• **Bacaan**
Fredrik Willem, sejarawan Belanda yang melakukan riset tentang Kapten Westerling, membuka arsip tersebut tahun lalu. Selain laporan ini, NEFIS juga mengkliping artikel tentang Adolf Lembong yang ditulis Arsenio Lucson dengan judul Inside Indonesia. Artikel ini dimuat surat kabar Manila Times ediisi 15 November 1948.

Aksi gerilya Lembong di Filipina, bagi Arsenio tak jauh beda dengan kisah-kisah dalam film laga buatan Hollywood. Karena itu, Arsenio menuliskan secara singkat kisah gerilya Lembong di Filipina dan keberpihakannya kepada Republik Indonesia.
Bukan Jago Kandang

Sebelum Abdul Haris Nasution menulis Pokok-pokok Gerilya, bahkan sebelum Nasution sendiri terlibat perang gerilya, Lembong sudah terlibat dalam perang gerilya di Filipina melawan Tentara fasis Jepang. Lembong sebenarnya tak pernah berniat pergi ke Filipina. Namun, perang pasifik membawanya ke sana.

Sebelum jadi tawanan Jepang, Adolf Gustaaf Lembong adalah operator radio KNIL dengan nomor registrasi 41642. Lembong asal Minahasa. Bersama kawan-kawannya yang ikut ditawan, Lembong dijadikan heiho (pembantu tentara).

Mereka dikirim dengan kapal ke dekat medan pertempuran Pasifik. Beberapa hari dia di Rabaul lalu di Luzon, Filipina. Setelah terjalin kontak dengan gerilyawan Filipina, Lembong dan sesama heiho, mereka kabur dari kamp Jepang. Lembong dan kawan-kawannya lalu bertemu gerilyawan Filipina dan tentara Amerika.

• **Data yang Diberikan**
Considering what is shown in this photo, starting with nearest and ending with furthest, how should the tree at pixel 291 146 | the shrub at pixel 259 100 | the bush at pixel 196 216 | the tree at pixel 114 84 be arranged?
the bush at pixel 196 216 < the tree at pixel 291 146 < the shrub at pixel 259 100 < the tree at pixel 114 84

• **Tugas Anda**
1: Ketik ulang bagian bacaan tentang Adolf Lembong dari "Bukan Jago Kandang" sampai "dan tentara Amerika.".
2: Terjemahkan kalimat dari bacaan tentang Adolf Lembong ini ke dalam bahasa Inggris: "Lembong sebenarnya tak pernah berniat pergi ke Filipina."
3: Tuliskan lanjutan bacaan tentang gerilya Adolf Lembong di Filipina, mulai setelah kalimat terakhirnya.

• **Hasil**
1:
Bukan Jago Kandang

Sebelum Abdul Haris Nasution menulis Pokok-pokok Gerilya, bahkan sebelum Nasution sendiri terlibat perang gerilya, Lembong sudah terlibat dalam perang gerilya di Filipina melawan Tentara fasis Jepang. Lembong sebenarnya tak pernah berniat pergi ke Filipina. Namun, perang pasifik membawanya ke sana.

Sebelum jadi tawanan Jepang, Adolf Gustaaf Lembong adalah operator radio KNIL dengan nomor registrasi 41642. Lembong asal Minahasa. Bersama kawan-kawannya yang ikut ditawan, Lembong dijadikan heiho (pembantu tentara).

Mereka dikirim dengan kapal ke dekat medan pertempuran Pasifik. Beberapa hari dia di Rabaul lalu di Luzon, Filipina. Setelah terjalin kontak dengan gerilyawan Filipina, Lembong dan sesama heiho, mereka kabur dari kamp Jepang. Lembong dan kawan-kawannya lalu bertemu gerilyawan Filipina dan tentara Amerika.

2: Lembong never actually intended to go to the Philippines.

3:
“Jangan berkecil hati. Milikilah harapan dan terus berjalan, dan jangan bertanya ke mana kita akan pergi! Waktunya akan datang dan tujuan kita akan tercapai,” kata perwira Amerika itu dalam bahasa Inggris. Hanya Lembong yang paham bahasa Inggris di antara para pelarian itu.

Berkali-kali rombongan itu bertemu tentara Jepang. Namun, komandan Amerika itu tak mau mengambil risiko, dan mencari jalan aman sekaligus menghindari kontak senjata. Tak jarang, Lembong dan kawan-kawan gerilyanya ditolong oleh orang-orang Filipina. Selama bergerilya pernah juga Lembong menyamar sebagai penduduk lokal Filipina. Dia memasuki desa atau kota di mana tentara Jepang juga berkeliaran. Pernah Lembong mengaku sebagai penjaga kampung pada serdadu Jepang yang memeriksanya. Lembong juga pernah menyamar menjadi kondektur kereta api.

Dengan mata agak sipit dan kulit putihnya, Lembong sering dikira sebagai orang Jepang. Dia bahkan nyaris terbunuh karane dikira mata-mata Jepang. Kepada orang-orang Filipina yang ditemui, Lembong tak ragu untuk jujur soal identitasnya.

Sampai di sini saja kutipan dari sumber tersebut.